In an effort to find new autism genes, an international team of investigators examined nearly 90 Middle Eastern families that contained parents who were cousins and, as such, had a shared ancestor. The research, published online today in Science, implicates at least six new genes in autism. And while these genes have a variety of functions, they seem to share one important characteristic: they are each thought to contribute to the developing brain’s ability to form new connections.
“The emerging picture of the genetics of autism is quite surprising. There appear to be many separate mutations involved, with each family having a different genetic cause,” National Institute of Mental Health Director Thomas Insel, who was not involved in the study, said in a statement. “The one unifying observation from this new report is that all of the relevant mutations could disrupt the formation of vital neural connections during a critical period when experience is shaping the developing brain.”
Autism is a neurodevelopmental condition affecting as many as one in every 150 children in the US. It is characterized by social impairment, communication problems, and repetitive behavior, though it may also include other symptoms — including mental retardation and seizures. Both heritable and environmental factors have been implicated in autism and autism spectrum disorders. But even though all those with autism and ASD share a core set of symptoms the underlying genetics are varied and poorly understood.
“At the moment, we understand the genetic causes of 15 to 20 percent of autism,” senior author Christopher Walsh, chief of genetics at the Children’s Hospital Boston, said in a statement. “The remaining 80 percent remain unexplained.”
Elucidating the remaining genetic factors of autism continues to challenge researchers, with growing evidence to suggest that autism encompasses several syndromes ranging from relatively mild to severe. “The extreme genetic heterogeneity of autism, and the high de novo mutation rate, have hindered linkage studies of inherited autism susceptibility loci,” the authors wrote.
As part of the Homozygosity Mapping Collaborative for Autism, researchers from the Boston Children’s Hospital, the Boston-based group Autism Consortium, and their collaborators recruited 104 families from the Arabic Middle East, Turkey, and Pakistan that had at least one child affected by autism or ASD. Of these, 88 included cousins who were married.
The team then used a technique called homozygosity mapping, looking at the genetic patterns within these consanguineous families. Because autosomal recessive mutations are more common in children of cousins, the technique allows researchers to pick out these mutations much more easily than they can in the general population.
As predicted, their results were consistent with enriched autosomal recessive mutations in consanguineous families. In roughly six percent of the consanguineous families tested, the researchers detected large, rare, inherited homozygous deletions in or near at least six different genes: RNF8, SCN7A, CNTN3, NHE9, PCDH10, and c3orf58, which the team dubbed “deleted in autism-1” or DIA1.
Three of these genes — DIA1, NHE9, and PCDH10 — were previously shown to be regulated by neuronal activity and all six are normally expressed at high levels in the brain.
That made the researchers suspect that the genes detected in this study may be part of a network involved in activity-dependent regulation of synapse development — the formation of novel connections between neurons in children’s brains in response to new experiences.
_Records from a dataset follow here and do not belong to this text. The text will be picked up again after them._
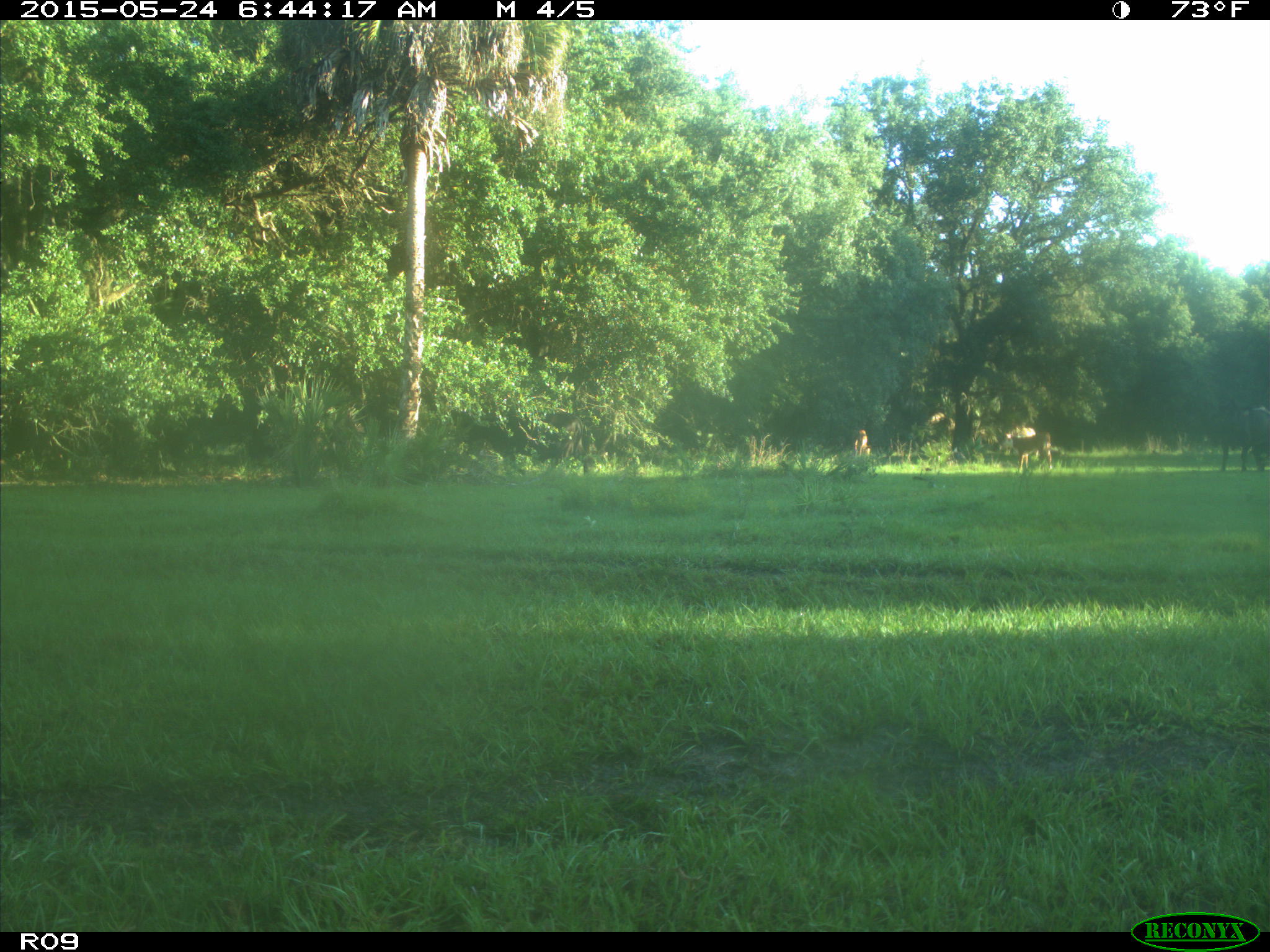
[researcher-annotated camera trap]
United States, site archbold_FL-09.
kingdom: Animalia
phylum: Chordata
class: Mammalia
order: Artiodactyla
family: Bovidae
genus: Bos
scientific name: Bos taurus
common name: domestic cow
That, in turn, could affect a child’s ability to learn and form memories.
“Taken together, our findings suggest that experience-dependent learning could be relevant to autism, and that autism might result from the deregulation of any one of a number of genes that are part of the same signaling pathway,” co-author Michael Greenberg, director of the Children’s Hospital Boston Neurobiology Program, said in a statement.
And because several mutations detected were in regulatory rather than coding regions of genes, the team speculated that altered gene regulation may contribute to at least some forms of autism.
“This means that we would not need to replace the gene, if we could only figure out how to reactivate it, perhaps with medications,” lead author Eric Morrow, a researcher affiliated with the Massachusetts General Hospital and several other Boston-based research institutions, said in a statement.